▶ **Exercise brief**: Copy the records below, from their start through the line containing "11L185 56L227 67L255", with both ends included and the pictures left out.

Stored dataset items
--------
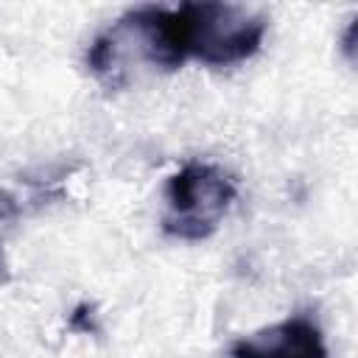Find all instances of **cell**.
<instances>
[{
    "label": "cell",
    "instance_id": "6da1fadb",
    "mask_svg": "<svg viewBox=\"0 0 358 358\" xmlns=\"http://www.w3.org/2000/svg\"><path fill=\"white\" fill-rule=\"evenodd\" d=\"M185 59L176 11L157 6L126 11L87 50V67L106 90H126L148 76L173 73Z\"/></svg>",
    "mask_w": 358,
    "mask_h": 358
},
{
    "label": "cell",
    "instance_id": "7a4b0ae2",
    "mask_svg": "<svg viewBox=\"0 0 358 358\" xmlns=\"http://www.w3.org/2000/svg\"><path fill=\"white\" fill-rule=\"evenodd\" d=\"M176 11L185 56L227 67L255 56L266 36V17L238 3H182Z\"/></svg>",
    "mask_w": 358,
    "mask_h": 358
},
{
    "label": "cell",
    "instance_id": "3957f363",
    "mask_svg": "<svg viewBox=\"0 0 358 358\" xmlns=\"http://www.w3.org/2000/svg\"><path fill=\"white\" fill-rule=\"evenodd\" d=\"M235 179L210 162H187L165 185L162 229L179 241H204L235 201Z\"/></svg>",
    "mask_w": 358,
    "mask_h": 358
},
{
    "label": "cell",
    "instance_id": "277c9868",
    "mask_svg": "<svg viewBox=\"0 0 358 358\" xmlns=\"http://www.w3.org/2000/svg\"><path fill=\"white\" fill-rule=\"evenodd\" d=\"M229 355L232 358H327V344L313 319L291 316L232 341Z\"/></svg>",
    "mask_w": 358,
    "mask_h": 358
},
{
    "label": "cell",
    "instance_id": "5b68a950",
    "mask_svg": "<svg viewBox=\"0 0 358 358\" xmlns=\"http://www.w3.org/2000/svg\"><path fill=\"white\" fill-rule=\"evenodd\" d=\"M14 218H17L14 199L6 190H0V227L8 224V221H14ZM6 280H8V263H6V255H3V246H0V282H6Z\"/></svg>",
    "mask_w": 358,
    "mask_h": 358
}]
</instances>
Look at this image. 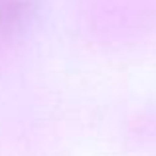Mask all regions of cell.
I'll return each mask as SVG.
<instances>
[{"mask_svg": "<svg viewBox=\"0 0 156 156\" xmlns=\"http://www.w3.org/2000/svg\"><path fill=\"white\" fill-rule=\"evenodd\" d=\"M38 0H0V30H18L34 16Z\"/></svg>", "mask_w": 156, "mask_h": 156, "instance_id": "1", "label": "cell"}]
</instances>
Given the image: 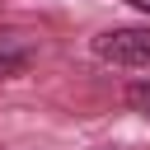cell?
Instances as JSON below:
<instances>
[{
	"instance_id": "2",
	"label": "cell",
	"mask_w": 150,
	"mask_h": 150,
	"mask_svg": "<svg viewBox=\"0 0 150 150\" xmlns=\"http://www.w3.org/2000/svg\"><path fill=\"white\" fill-rule=\"evenodd\" d=\"M127 103H131L141 117H150V84H145V80H141V84H131V89H127Z\"/></svg>"
},
{
	"instance_id": "3",
	"label": "cell",
	"mask_w": 150,
	"mask_h": 150,
	"mask_svg": "<svg viewBox=\"0 0 150 150\" xmlns=\"http://www.w3.org/2000/svg\"><path fill=\"white\" fill-rule=\"evenodd\" d=\"M14 70H23V56L19 52H0V75H14Z\"/></svg>"
},
{
	"instance_id": "1",
	"label": "cell",
	"mask_w": 150,
	"mask_h": 150,
	"mask_svg": "<svg viewBox=\"0 0 150 150\" xmlns=\"http://www.w3.org/2000/svg\"><path fill=\"white\" fill-rule=\"evenodd\" d=\"M94 56L112 66H136L150 70V28H112L94 38Z\"/></svg>"
},
{
	"instance_id": "4",
	"label": "cell",
	"mask_w": 150,
	"mask_h": 150,
	"mask_svg": "<svg viewBox=\"0 0 150 150\" xmlns=\"http://www.w3.org/2000/svg\"><path fill=\"white\" fill-rule=\"evenodd\" d=\"M131 5H136V9H145V14H150V0H131Z\"/></svg>"
}]
</instances>
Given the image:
--------
▶ **Complete output**:
Find all instances of **cell**.
<instances>
[{
    "label": "cell",
    "instance_id": "6da1fadb",
    "mask_svg": "<svg viewBox=\"0 0 358 358\" xmlns=\"http://www.w3.org/2000/svg\"><path fill=\"white\" fill-rule=\"evenodd\" d=\"M185 59L176 11L157 6L126 11L87 50V67L106 90H126L148 76L173 73Z\"/></svg>",
    "mask_w": 358,
    "mask_h": 358
},
{
    "label": "cell",
    "instance_id": "7a4b0ae2",
    "mask_svg": "<svg viewBox=\"0 0 358 358\" xmlns=\"http://www.w3.org/2000/svg\"><path fill=\"white\" fill-rule=\"evenodd\" d=\"M176 11L185 56L227 67L255 56L266 36V17L238 3H182Z\"/></svg>",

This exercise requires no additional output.